戦前までは東京一の歓楽街だった浅草。特に浅草六区は芸能と結びつきが深く、江戸・明治・大正・昭和にわたり数多くの劇団の小屋が建てられた。人気の俳優や芸人を目当てに多くの観客が集い、軽演劇の流行は常に浅草六区から始まるといってもよかった。「どうする連」や「ペラゴロ」といった現在のオタ芸に通ずるものも浅草で生まれている。

東京一の歓楽街・浅草

関東大震災の後、復興した浅草からエノケン・ロッパという喜劇界の二大スターが生まれると、ますます浅草は加熱する。
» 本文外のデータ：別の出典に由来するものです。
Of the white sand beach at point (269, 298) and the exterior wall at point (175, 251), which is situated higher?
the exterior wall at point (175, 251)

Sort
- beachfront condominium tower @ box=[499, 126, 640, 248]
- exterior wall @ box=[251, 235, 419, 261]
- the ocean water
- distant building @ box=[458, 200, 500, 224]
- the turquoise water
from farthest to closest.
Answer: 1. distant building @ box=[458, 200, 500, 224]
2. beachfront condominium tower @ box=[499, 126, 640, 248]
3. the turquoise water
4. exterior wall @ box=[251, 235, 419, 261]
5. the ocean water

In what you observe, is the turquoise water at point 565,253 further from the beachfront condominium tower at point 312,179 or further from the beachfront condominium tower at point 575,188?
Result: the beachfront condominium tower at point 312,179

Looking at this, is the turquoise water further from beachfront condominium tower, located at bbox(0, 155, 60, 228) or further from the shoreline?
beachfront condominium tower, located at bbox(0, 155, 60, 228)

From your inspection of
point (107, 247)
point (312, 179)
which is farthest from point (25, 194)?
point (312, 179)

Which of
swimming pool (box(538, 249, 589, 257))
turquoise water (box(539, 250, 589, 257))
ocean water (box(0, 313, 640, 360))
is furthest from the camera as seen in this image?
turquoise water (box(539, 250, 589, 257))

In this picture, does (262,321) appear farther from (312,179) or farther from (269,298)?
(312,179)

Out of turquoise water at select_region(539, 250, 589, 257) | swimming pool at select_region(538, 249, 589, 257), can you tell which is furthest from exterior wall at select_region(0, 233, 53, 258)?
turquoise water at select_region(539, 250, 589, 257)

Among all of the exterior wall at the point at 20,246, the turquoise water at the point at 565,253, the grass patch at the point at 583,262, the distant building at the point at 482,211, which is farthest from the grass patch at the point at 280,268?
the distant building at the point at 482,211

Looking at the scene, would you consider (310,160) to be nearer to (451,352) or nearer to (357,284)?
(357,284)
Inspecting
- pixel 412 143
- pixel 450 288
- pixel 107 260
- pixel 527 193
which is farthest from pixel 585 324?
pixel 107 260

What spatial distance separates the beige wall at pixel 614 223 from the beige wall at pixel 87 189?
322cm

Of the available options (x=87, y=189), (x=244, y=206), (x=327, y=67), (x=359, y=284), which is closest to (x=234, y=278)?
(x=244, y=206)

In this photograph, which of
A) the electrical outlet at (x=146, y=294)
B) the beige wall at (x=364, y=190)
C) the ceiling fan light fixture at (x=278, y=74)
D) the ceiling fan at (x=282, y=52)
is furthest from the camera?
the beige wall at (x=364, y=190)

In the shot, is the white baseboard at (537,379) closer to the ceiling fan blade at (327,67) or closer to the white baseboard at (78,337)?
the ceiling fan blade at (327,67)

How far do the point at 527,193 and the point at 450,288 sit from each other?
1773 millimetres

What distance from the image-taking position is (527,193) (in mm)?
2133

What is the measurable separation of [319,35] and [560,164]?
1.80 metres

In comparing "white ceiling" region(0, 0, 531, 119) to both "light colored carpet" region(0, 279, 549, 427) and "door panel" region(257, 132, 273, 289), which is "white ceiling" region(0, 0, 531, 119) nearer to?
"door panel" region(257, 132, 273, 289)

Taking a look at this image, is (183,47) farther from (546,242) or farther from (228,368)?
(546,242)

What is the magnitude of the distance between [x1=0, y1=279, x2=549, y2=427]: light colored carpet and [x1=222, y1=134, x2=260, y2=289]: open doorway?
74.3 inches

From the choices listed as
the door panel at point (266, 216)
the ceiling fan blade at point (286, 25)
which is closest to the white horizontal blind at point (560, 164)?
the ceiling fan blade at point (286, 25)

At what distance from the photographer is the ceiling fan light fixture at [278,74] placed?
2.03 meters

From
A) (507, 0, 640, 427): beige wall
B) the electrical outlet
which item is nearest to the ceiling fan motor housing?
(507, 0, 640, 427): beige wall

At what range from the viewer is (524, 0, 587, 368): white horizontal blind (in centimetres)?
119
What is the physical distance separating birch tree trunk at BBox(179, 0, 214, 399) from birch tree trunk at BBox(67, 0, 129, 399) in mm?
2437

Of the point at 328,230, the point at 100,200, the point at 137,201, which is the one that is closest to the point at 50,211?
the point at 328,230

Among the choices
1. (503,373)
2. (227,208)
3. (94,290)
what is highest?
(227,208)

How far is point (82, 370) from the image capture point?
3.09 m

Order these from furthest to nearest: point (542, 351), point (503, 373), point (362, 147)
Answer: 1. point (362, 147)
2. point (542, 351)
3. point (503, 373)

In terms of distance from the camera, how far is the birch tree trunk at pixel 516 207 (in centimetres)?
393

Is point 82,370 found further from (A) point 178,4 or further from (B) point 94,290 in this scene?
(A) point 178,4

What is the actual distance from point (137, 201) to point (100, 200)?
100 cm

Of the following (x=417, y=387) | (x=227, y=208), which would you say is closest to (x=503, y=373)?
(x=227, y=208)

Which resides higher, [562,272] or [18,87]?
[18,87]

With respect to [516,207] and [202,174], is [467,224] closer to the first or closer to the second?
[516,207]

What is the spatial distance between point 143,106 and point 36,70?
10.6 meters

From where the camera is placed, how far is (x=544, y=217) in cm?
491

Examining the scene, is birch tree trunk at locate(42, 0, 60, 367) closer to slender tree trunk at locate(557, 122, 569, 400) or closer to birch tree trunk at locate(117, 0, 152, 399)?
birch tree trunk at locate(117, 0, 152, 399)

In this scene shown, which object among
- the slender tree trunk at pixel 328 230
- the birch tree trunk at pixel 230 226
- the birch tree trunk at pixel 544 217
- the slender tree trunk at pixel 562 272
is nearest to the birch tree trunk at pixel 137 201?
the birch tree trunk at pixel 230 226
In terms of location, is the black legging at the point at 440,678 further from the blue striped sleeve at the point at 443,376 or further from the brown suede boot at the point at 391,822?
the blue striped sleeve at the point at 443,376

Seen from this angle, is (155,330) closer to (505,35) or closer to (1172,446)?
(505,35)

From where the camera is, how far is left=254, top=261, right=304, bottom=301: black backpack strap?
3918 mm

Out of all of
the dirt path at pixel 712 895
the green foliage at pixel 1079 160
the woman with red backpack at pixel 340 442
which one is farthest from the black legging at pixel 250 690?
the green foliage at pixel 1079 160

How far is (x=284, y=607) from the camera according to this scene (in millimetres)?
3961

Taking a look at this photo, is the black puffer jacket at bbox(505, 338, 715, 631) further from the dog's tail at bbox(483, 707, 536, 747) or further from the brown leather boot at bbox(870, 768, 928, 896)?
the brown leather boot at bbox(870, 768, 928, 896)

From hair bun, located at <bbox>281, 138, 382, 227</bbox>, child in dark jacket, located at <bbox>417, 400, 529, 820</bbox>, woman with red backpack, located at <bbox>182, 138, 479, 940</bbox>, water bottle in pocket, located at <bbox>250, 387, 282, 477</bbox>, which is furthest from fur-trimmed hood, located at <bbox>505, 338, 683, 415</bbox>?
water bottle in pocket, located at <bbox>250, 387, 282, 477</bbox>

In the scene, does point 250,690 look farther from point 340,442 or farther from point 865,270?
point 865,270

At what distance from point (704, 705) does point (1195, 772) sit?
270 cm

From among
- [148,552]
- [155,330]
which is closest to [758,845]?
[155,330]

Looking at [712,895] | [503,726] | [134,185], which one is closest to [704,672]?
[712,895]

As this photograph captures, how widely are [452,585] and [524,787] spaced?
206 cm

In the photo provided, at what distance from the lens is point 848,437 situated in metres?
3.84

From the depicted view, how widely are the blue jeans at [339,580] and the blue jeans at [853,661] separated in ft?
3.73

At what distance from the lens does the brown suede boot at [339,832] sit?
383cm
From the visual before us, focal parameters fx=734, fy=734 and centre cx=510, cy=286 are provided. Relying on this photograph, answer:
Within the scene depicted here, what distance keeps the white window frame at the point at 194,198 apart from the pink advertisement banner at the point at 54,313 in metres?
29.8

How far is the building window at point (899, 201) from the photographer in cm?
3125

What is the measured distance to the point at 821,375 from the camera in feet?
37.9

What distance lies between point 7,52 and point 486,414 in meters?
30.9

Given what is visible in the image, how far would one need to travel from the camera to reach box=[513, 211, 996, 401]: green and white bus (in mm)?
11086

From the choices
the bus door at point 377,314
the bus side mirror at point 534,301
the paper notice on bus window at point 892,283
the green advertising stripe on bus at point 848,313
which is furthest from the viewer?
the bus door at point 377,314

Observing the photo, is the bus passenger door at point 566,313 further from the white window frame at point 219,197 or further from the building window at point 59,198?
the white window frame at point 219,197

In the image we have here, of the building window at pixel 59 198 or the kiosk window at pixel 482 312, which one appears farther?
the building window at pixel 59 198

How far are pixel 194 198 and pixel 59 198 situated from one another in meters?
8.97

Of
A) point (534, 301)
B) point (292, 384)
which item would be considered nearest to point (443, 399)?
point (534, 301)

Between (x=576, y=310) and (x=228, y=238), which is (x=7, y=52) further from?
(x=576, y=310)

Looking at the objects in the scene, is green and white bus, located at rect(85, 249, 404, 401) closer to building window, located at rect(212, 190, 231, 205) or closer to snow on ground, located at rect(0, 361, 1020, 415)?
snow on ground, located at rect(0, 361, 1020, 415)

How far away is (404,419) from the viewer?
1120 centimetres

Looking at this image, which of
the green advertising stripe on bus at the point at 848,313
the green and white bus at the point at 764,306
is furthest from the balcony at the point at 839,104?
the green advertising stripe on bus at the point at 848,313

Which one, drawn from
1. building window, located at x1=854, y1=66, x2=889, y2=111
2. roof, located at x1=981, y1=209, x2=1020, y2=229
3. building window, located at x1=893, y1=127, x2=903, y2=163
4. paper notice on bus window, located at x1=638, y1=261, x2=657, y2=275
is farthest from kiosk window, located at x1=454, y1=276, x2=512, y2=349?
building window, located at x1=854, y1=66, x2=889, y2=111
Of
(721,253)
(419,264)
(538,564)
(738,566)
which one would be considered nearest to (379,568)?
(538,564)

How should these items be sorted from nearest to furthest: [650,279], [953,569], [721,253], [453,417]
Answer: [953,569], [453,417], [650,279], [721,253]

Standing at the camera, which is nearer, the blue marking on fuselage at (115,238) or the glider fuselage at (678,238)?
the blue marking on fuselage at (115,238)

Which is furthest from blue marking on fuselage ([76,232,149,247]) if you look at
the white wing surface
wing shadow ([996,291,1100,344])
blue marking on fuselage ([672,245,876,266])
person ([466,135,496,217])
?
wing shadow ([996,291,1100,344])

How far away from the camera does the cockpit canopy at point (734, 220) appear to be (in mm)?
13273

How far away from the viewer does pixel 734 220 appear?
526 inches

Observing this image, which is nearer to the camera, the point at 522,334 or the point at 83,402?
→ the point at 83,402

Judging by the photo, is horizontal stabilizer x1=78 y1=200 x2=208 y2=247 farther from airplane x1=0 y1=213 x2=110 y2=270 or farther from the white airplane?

このころには、客いじりやメタフィクションを取り入れた劇や当時の政治を黒い笑いで包んだコントといった今と遜色ない軽演劇が流行していた。
そんな何でもありの浅草の賑わいを目ざとい実業家たちは指をくわえてみている訳がない。東京からは松竹の創業者である白井松次郎と大谷竹次郎の兄弟が、関西からは宝塚の生みの親でもある東宝の小林十三と関西を中心に寄席を経営していた吉本せいが、それぞれ浅草に劇場を建て公演するようになる。

俳優・芸人の意外な関係

この本には浅草で活躍した人や大正から昭和初期の俳優・芸人が数多く出てくるが、意外な人物が浅草に縁のある人物として紹介されていて驚くことが多々あった。
その代表格が映画監督の黒澤明であろう。黒澤監督と浅草。良縁とはいえない縁ですが、決して無視できない事件があったのです。

名だたる俳優・芸人の名前を意外なところで見かける本書だが、清川虹子と浅香光代の来歴を知ったときは驚くやら感心するやら。清川虹子の師匠が川上貞奴だったり浅香光代が劇団を立ち上げたのはわずか十四歳だったり。

当時の俳優・芸人の波瀾万丈の人生は時代を映す鏡としてぜひ映画化してほしいです。なにしろ思いもよらないエピソードがてんこ盛り。ロッパと宝塚とか、エンタツ・アチャコのコンビの期間とか、慰問団の話とか、伴淳三郎と天才天才少女歌手とか、永井荷風と浅草ロック座とか、駅前シリーズと森繁久彌とか。

芸風という血は受け継がれて

今では東京の歓楽街の中心は浅草から新宿や渋谷といった他の街に移りましたが、浅草の芸人魂は現代の世にも受け継がれています。たとえ浅草で舞台に立ったことが一度もなくとも、浅草で生まれ育った芸風は師匠から弟子へと脈々と伝わっていく。コメディエンヌのDNAはそうして次世代に広がっていくのでしょう。
師匠と弟子の関係は親子に近いのかもしれません。